My obsession with art led to my psych ward hospitalisation. I was trying too hard to please art, which led me to view myself as worthless. For two years, I was convinced that if I could not please this deity called art and succeed as an artist, I was unworthy of living and of loving. My love of art deluded me, but little did I know it caused me to be incapable of loving myself or feeling the love from others. For instance, during my depressive episodes, if I failed to make art, or rather make art perfectly in my eyes, it would cause my despair and thoughts of suicide and worthlessness. However, during my (hypo)manic episodes, creating art felt euphoric, and I was convinced that I was the chosen prophet, destined and divinely guided by art to revolutionise the world.

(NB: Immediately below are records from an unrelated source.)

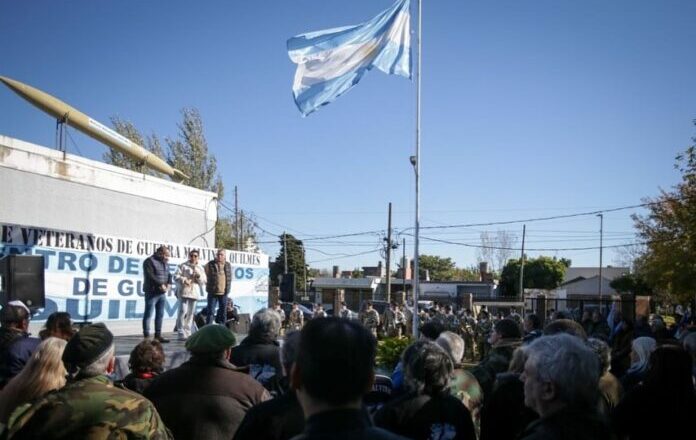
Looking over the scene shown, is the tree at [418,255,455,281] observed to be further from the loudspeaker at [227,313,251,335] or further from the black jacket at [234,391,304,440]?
the black jacket at [234,391,304,440]

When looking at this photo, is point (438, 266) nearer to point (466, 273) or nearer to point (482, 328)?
point (466, 273)

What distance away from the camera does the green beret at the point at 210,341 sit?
4073mm

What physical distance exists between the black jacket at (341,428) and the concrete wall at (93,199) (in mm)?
15778

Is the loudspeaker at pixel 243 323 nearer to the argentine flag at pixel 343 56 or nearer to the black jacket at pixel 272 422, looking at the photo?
the argentine flag at pixel 343 56

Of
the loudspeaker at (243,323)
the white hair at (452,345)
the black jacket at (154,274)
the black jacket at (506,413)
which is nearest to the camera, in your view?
→ the black jacket at (506,413)

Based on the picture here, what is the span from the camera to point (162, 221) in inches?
820

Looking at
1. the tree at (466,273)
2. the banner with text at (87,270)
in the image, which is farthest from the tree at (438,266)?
the banner with text at (87,270)

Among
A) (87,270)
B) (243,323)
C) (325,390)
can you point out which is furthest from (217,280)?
(325,390)

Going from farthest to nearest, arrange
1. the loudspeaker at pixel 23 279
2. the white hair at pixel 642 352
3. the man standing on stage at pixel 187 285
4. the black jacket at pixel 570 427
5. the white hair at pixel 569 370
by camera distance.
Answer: the man standing on stage at pixel 187 285 < the loudspeaker at pixel 23 279 < the white hair at pixel 642 352 < the white hair at pixel 569 370 < the black jacket at pixel 570 427

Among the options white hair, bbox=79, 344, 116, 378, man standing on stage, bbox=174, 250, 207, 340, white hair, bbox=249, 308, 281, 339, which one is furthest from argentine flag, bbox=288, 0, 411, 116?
white hair, bbox=79, 344, 116, 378

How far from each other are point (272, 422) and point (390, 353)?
8929mm

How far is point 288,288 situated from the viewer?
19312mm

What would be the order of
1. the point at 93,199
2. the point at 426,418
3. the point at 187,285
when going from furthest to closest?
the point at 93,199, the point at 187,285, the point at 426,418

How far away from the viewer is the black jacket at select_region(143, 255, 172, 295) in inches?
434
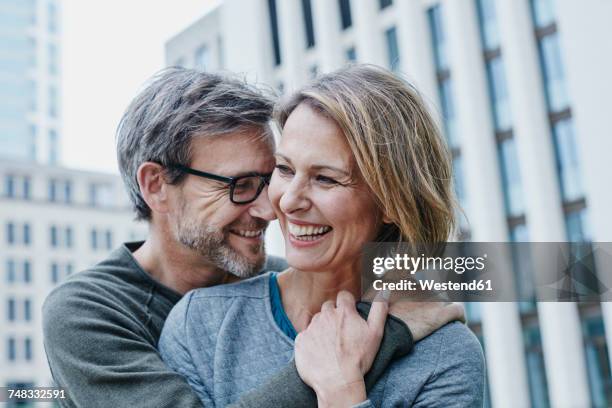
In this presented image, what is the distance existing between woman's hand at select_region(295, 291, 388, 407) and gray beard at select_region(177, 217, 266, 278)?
1.66 feet

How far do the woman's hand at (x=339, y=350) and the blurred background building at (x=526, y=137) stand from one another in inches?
572

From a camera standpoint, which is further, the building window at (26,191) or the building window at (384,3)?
the building window at (26,191)

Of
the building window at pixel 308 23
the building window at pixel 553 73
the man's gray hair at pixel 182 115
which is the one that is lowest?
the man's gray hair at pixel 182 115

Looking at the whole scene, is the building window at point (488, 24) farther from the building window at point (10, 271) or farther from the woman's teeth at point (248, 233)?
the building window at point (10, 271)

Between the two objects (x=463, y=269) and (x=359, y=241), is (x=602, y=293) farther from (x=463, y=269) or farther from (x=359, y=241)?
(x=359, y=241)

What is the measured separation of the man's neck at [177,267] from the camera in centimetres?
229

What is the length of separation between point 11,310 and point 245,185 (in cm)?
4728

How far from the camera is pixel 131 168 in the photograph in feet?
7.97

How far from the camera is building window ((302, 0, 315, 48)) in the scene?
76.6ft

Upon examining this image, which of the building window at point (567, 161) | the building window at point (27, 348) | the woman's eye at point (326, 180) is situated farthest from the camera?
the building window at point (27, 348)

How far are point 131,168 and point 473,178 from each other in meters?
17.0

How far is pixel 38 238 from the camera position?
47875mm

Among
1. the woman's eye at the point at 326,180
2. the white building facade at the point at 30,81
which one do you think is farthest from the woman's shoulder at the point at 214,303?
the white building facade at the point at 30,81

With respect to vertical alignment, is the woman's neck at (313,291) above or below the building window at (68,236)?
below
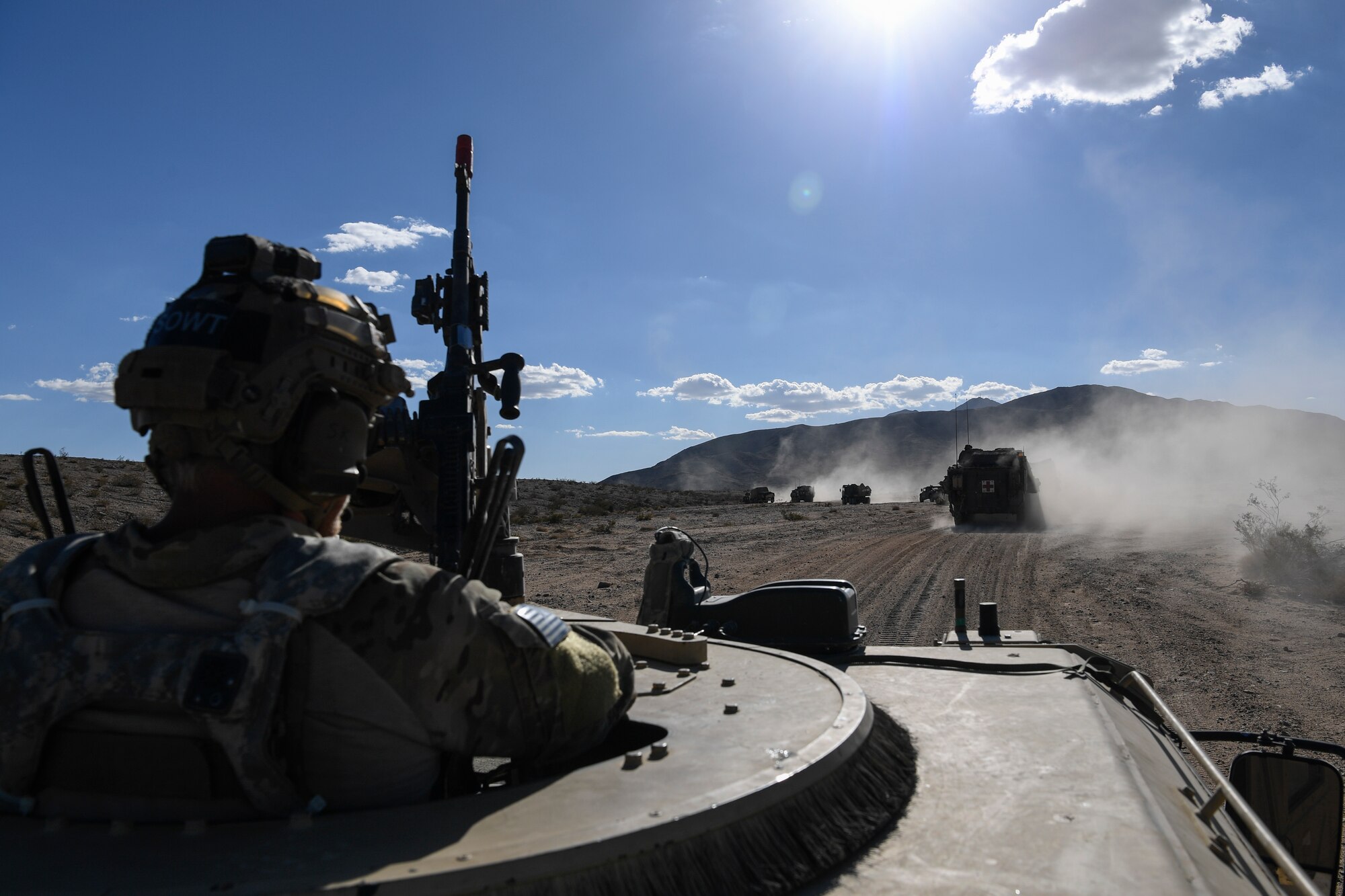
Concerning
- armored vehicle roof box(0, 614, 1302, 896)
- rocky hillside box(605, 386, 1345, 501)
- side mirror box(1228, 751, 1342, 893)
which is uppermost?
rocky hillside box(605, 386, 1345, 501)

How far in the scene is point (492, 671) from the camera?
1.82 meters

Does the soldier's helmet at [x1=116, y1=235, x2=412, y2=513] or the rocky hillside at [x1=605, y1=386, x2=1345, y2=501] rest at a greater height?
the rocky hillside at [x1=605, y1=386, x2=1345, y2=501]

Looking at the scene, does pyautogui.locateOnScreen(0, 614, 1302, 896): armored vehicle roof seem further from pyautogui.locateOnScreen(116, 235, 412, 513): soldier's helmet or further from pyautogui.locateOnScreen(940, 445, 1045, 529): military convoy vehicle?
pyautogui.locateOnScreen(940, 445, 1045, 529): military convoy vehicle

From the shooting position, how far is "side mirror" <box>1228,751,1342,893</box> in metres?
3.38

It was not until recently, when I decided to take a break from creating art, that I realised my love for art was far too extreme and unhealthy. I had to admit, it took a while to break free from these core beliefs, such as my delusional way of thinking and the hallucinations that I had surrounding my beliefs on art.
Until now, I am still quite shaken about painting again. My burnout due to my perfectionistic view of art worsened both my psychosis and mood episodes. Perhaps I will paint later on, but for now, I will light my cigarette and smoke.
Harusnya kau mengerti sungguh besar artimu dalam hidupku, tapi buat sekarang, seniku tercinta, selamat jalan kekasih.
You have to understand how much meaning you gave to my life, but for now, my dear art, goodbye, my darling.